--- Start of Excerpted passage ---

The defining moment is when Siti asks her husband if he would be OK if she marries someone else. The husband surprisingly says, yes, but Siti is clearly very disappointed by the answer. The consistent theme she conveys is a woman who struggles until the end.
 
In contrast, Diana grows up in a well-off family. The dilemma lies in her role as a wife who is expected to accept her polygamous husband. Instead of accepted as a religious duty or bemoaned by women like in other Indonesian films, polygamy is shown here as something that has to be rejected by women. Diana chooses to fight by becoming a working mother to prove to herself and others that she has the power to be independent and not to rely on anyone, especially her husband.
 
The women of Love Story Not are portrayed as more established figures than their male counterparts. Ning shows how women have the power to fight the system that marginalizes them, and Martha opts to finance herself instead of being other people’s dependent. These women prove that women’s place are not below men.
 
Body Sovereignty
 
Women’s rights activists work is still far from finished – a long journey still awaits. Above all, it is important to remind women that we must fight for our rights of the thing that is closest to ourselves: our own body. Often we are too caught up in conforming to social norms and values, to be what other people deem as good women ­– good as in normal, to be like all the others. We fail to respect our innate rights, the freedom to rule over our own body.

--- End of Excerpted passage ---
--- Start of Dataset ---

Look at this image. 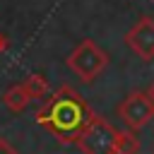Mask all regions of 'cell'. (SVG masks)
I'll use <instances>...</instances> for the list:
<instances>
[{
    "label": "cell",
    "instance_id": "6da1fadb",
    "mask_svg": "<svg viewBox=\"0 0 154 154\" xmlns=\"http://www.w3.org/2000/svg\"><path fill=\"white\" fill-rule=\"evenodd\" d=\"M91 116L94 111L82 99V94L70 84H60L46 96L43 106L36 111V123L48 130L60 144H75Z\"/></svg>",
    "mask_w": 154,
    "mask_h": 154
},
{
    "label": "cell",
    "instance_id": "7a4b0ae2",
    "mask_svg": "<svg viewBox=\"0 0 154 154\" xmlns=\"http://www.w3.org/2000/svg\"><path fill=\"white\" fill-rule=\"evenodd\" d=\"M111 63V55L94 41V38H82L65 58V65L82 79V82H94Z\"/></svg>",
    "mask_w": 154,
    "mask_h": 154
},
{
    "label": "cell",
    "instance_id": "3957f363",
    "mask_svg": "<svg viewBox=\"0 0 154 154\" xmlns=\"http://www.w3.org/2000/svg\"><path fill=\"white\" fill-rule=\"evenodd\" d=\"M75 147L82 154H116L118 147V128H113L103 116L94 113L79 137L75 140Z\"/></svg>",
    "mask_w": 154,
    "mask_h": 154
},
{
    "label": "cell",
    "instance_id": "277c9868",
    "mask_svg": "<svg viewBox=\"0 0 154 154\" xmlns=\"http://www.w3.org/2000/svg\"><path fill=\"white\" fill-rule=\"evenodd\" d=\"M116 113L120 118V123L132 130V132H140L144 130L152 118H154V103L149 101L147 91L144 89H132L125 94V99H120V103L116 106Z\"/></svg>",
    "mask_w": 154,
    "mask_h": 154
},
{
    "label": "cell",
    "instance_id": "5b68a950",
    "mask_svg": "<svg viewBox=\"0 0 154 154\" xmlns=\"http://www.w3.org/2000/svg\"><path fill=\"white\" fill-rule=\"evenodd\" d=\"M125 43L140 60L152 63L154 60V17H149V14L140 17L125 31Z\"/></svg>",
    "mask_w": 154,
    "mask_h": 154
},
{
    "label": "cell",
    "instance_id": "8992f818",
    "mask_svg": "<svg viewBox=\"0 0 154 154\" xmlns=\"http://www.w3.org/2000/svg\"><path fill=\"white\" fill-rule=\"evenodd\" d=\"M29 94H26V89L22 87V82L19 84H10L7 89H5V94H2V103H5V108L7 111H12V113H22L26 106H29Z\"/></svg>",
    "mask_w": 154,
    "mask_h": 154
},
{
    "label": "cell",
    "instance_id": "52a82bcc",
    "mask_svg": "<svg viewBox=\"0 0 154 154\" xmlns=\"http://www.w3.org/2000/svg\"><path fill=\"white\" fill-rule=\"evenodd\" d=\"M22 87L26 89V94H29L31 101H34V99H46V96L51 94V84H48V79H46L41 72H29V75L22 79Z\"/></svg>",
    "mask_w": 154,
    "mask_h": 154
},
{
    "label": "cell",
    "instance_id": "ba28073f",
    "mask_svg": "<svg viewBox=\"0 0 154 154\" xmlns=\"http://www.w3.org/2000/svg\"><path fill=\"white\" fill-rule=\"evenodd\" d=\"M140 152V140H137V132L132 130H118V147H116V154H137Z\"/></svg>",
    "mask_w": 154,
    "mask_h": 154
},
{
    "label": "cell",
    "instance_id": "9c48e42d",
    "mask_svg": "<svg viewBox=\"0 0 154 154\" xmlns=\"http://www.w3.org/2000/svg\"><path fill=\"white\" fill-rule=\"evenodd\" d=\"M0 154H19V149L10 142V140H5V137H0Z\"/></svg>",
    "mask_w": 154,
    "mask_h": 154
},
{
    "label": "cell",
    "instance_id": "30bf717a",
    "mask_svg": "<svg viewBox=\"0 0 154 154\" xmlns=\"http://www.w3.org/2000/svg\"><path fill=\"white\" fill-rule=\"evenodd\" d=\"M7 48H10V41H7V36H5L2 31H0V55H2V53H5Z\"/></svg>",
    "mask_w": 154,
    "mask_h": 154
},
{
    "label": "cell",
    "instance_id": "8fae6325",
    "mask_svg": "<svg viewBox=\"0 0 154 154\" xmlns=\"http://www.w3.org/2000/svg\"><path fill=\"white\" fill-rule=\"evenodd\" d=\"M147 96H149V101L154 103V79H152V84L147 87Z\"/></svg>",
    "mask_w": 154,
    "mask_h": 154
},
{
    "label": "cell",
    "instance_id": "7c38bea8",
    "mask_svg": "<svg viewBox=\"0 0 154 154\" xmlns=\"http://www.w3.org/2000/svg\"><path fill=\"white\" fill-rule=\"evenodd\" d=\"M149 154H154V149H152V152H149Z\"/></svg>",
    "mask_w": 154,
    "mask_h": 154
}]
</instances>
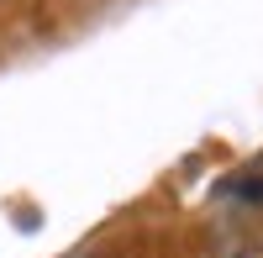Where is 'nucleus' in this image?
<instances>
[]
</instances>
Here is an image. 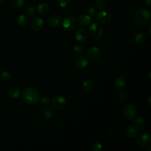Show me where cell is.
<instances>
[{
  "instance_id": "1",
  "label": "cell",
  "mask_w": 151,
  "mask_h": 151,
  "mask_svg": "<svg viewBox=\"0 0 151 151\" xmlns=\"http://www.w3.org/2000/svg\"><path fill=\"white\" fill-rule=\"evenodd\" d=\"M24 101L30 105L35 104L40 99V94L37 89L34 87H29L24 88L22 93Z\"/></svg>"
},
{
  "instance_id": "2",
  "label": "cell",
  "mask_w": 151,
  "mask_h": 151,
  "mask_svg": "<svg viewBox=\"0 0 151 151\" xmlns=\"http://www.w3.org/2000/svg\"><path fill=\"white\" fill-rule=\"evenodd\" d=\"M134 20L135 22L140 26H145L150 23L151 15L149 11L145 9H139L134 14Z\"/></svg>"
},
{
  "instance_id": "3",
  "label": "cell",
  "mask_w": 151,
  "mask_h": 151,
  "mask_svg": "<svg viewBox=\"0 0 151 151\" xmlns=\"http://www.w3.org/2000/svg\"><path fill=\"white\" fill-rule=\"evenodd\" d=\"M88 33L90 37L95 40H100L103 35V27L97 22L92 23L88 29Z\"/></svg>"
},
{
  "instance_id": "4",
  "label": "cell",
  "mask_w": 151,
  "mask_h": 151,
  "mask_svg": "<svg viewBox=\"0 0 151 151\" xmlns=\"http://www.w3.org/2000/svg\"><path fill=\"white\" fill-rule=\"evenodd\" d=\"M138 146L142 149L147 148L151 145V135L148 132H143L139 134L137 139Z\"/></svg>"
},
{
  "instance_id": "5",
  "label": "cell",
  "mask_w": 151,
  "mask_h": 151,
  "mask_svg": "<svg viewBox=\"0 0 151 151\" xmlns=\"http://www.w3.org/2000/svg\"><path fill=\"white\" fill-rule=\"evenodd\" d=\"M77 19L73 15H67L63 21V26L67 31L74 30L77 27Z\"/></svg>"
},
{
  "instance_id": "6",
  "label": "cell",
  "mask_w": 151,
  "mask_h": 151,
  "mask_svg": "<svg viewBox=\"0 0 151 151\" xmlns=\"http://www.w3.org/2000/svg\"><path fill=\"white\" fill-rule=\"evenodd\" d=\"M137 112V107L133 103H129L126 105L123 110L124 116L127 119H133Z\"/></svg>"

--- End of Dataset ---

> Exercise set:
A. Translate this sentence from the passage on women in Indonesian films into Spanish: "Diana chooses to fight by becoming a working mother to prove to herself and others that she has the power to be independent and not to rely on anyone, especially her husband."
B. Write a continuation of the passage on women in Indonesian films, picking up after its final sentence.
The items are not needed for anything asked here.

> Responses to the exercise:
A. Diana decide luchar convirtiéndose en una madre trabajadora para demostrarse a sí misma y a los demás que tiene el poder de ser independiente y de no depender de nadie, especialmente de su esposo.

B.
 
The directors of the three films address this issue in an honest manner. It is shown in the choices made by Siti, who uses her freedom over her own body to meet her financial needs, knowing all its social implications. Diana does not allow her body to be controlled by her husband or by the money he gives her. Her body refuses it and wants something else, proving that she has the power to refuse to rely on anybody. Martha shows how women can have full control of their own body, however they want to position it or dress it, and for whatever purposes.
 
With freedom comes responsibility. As long as we are being responsible and are fully aware of the consequences, we have the right and power over our own body.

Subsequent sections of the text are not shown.